Data analyses for Plue & Baeten (2021) Applied Vegetation Science
Here we provide code to reproduce the figures that appear in the main text of the study where we question under which conditions small remnant grasslands may exhibit the largest conservation value.
library(tidyverse)
library(nlme)
library(vegan)
library(ggExtra)
library(gridExtra)
library(Hmsc)
# function to trim lme outputs
trim <- function(model){
round(summary(model)$tTable, 3)
}
Read the data from different .csv files and create some new variables that will be used in the analyses. Brief descriptions of the files and variables:
soil.csv
vegdat.csv
meta.csv
planttraits.csv
soil <- read.csv("data/soil.csv", header = T) %>%
rename(P = P_Olsen_mg.kg,
pH = pH_H2O,
N = N_percentage,
C = C_percentage)
vegdat <- read.csv("data/vegdat.csv", header = T, colClasses = "character") %>%
gather(species, cover, `Achillea.millefolium`:`Viola.sp.`) %>%
mutate(plot = as.integer(plot)) %>%
mutate(pres = case_when(
cover == "R" ~ 1,
cover == "O" ~ 1,
cover == "F" ~ 1,
cover == "C" ~ 1,
cover == "A" ~ 1,
cover == "" ~ 0)
) %>%
select(-cover)
meta <- read.csv("data/plot_metadata.csv", header = T)

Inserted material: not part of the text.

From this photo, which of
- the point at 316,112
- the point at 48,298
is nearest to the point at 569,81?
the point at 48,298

TR <- read.csv("data/planttraits.csv", header = T) %>%
mutate(species = gsub(" ", ".", species)) %>%
mutate(specialist = specialist_5 + specialist_10) %>%
mutate(specialist_name =ifelse(specialist == 1, "grassland specialists", "non-specialists"))
Create a single dataset by joining the soil, vegetation, meta, and trait data. Then create an ID variable that identifies each patch, combining landscape name etc… One plot (ID = 161) showed extreme C percentage values, most probably due to wrong sampling in the field. This plot was removed before the analyses.
dat <- vegdat %>%
left_join(soil) %>%
left_join(meta) %>%
left_join(TR) %>%
mutate(ID = case_when(
Type == "MI" ~ paste(Landscape, Type, Size, Distance),
Type == "SNG" ~ paste(Landscape, Type))) %>%
mutate(Type = factor(Type, levels = c("SNG", "MI"))) %>%
filter(plot != 161)
head(dat)
This is the analysis for research question 1 and Figure 2.

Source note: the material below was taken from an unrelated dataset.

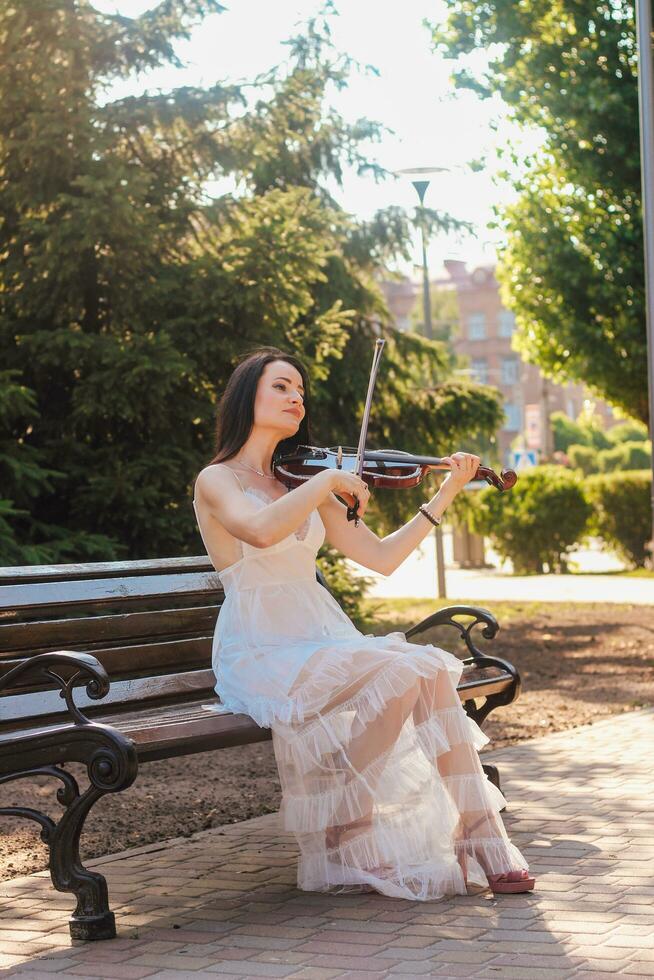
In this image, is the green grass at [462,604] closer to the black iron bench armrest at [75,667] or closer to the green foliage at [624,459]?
the black iron bench armrest at [75,667]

First we calculate the habitat amount for remnant grasslands and semi-natural grasslands in every landscape.
habitat_amount <- meta %>%
group_by(Landscape, Type) %>%
summarize(sum_area = sum(Area)) %>%
# MI are counted twice this way (two plots per patch)
# SNG are counted six times (same area around each plot)
mutate(amount = ifelse(Type == "MI", sum_area/2, sum_area/6) / 10000)
Calculate and test for differences in mean habitat amount between grassland types.
habitat_amount %>%
group_by(Type) %>%
summarize(mn = round(mean(amount), 1))
trim(lme(log(amount) ~ Type, random=~ 1 | Landscape, data = habitat_amount))
Value Std.Error DF t-value p-value
(Intercept) 0.055 0.265 8 0.206 0.842
TypeSNG 1.905 0.364 8 5.238 0.001
To account for the difference in the number of vegetation plots sampled in the semi-natural grasslands (n = 6 per landscape) and remnant grasslands (n = 12 per landscape), the species richness of the remnant grasslands needed to be rescaled. We calculated the average number of species across six plots, through sample-based rarefaction (n = 100 permutations).
We run the same analyses on (1) all species, (2) the subset of specialists, and (3) the subset of non-specialists. To avoid code replication, we first create two helperfunctions: one for rarefaction and one for creating plots.
# rarefaction function
f_gamma <- function(vegdata){
# species accumulation curves
spec_acc <- vegdata %>%
group_map( ~ specaccum(comm = .x, method = "random", permutations = 100))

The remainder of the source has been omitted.